Research by Benjamin Rosa, assistant professor of business economics and public policy at U-M’s Ross School of Business, finds efforts abound to create a level playing field on which firms from disadvantaged backgrounds have an equal opportunity to compete for contracts—but buyers may still discriminate within the disadvantaged group.
The key, according to Rosa’s study, is network access: Government agencies and prime contractors favor working with known or established firms. An equally capable but unknown, disadvantaged firm might be overlooked, and affirmative action policies for disadvantaged firms may not reliably correct these inequities.
For his research, Rosa focused on construction contracts issued by the state of New Mexico between January 2008 and January 2015 for the maintenance, construction and reconstruction of transportation systems. He said he chose this particular area because the state had a Disadvantaged Business Enterprise program at the time that used race-conscious contract goals.
The study finds in the majority of types of work, the contract awards are highly concentrated, implying that a few disadvantaged firms win most of the deals. In four categories (painting, signing, fencing and concrete), the top three firms that were part of the program won anywhere from about 70% to 98% of all awards.
“This study made me question whether meeting contract award goals truly corresponds to equity in contracting,” Rosa said.
As in labor markets, the study notes government contracting has been subject to affirmative action policies for decades with an aim of fixing past and present forms of discrimination. However, it’s competition between contractors that determines incentives to become qualified in contracting, as opposed to potential earnings differences that drive incentives in a labor market.
Such competition, the study concludes, “creates several challenges for implementing corrective policies.” Rosa advises government agencies to consider concentration within disadvantaged groups along with contract award goals when evaluating equity in contracting.

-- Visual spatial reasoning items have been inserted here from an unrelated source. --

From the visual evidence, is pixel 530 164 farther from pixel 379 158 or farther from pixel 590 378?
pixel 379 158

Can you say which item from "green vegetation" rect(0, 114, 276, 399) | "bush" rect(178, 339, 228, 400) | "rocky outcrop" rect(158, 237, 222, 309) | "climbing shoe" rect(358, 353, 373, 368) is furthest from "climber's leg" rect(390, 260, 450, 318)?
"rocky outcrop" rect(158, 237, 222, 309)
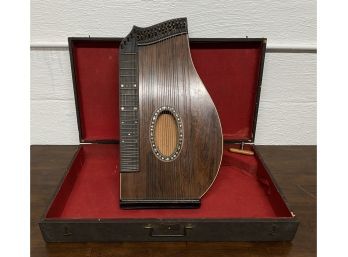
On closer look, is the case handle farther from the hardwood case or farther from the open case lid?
the open case lid

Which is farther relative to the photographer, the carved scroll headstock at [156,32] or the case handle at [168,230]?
the carved scroll headstock at [156,32]

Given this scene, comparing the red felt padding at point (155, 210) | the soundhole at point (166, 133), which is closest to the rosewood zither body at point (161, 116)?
the soundhole at point (166, 133)

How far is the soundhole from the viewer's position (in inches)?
48.1

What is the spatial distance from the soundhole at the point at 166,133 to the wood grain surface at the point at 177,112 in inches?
0.5

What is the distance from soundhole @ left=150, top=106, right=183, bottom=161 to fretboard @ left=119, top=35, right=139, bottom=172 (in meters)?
0.06

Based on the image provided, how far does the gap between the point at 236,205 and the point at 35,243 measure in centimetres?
66

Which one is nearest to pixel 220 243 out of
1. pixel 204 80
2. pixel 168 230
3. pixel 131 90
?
pixel 168 230

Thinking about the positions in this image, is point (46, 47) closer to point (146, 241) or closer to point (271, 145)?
point (146, 241)

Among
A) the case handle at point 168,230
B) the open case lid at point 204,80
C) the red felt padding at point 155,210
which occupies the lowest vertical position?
the case handle at point 168,230

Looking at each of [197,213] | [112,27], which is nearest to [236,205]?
[197,213]

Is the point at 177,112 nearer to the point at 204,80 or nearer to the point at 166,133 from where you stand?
the point at 166,133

The data analyzed in the research precedes this year’s U.S. Supreme Court’s ruling on affirmative action. Although it was focused on school admissions—race cannot be a factor in college and university admissions decisions—Rosa says there has been an impact on government contracting programs.
He cites a Small Business Administration program that provides training to socially and economically disadvantaged firms, which used to automatically equate race with social disadvantage. A judge recently struck down the provision, leaving minority-owned firms to prove they are at a social disadvantage to qualify for the program.
As for the types of contracts used in his study, Rosa said he wouldn’t be surprised if they are eventually challenged as a result of the high court’s ruling.
The study, “Diversity versus equity in government contracting,” has been submitted for publication.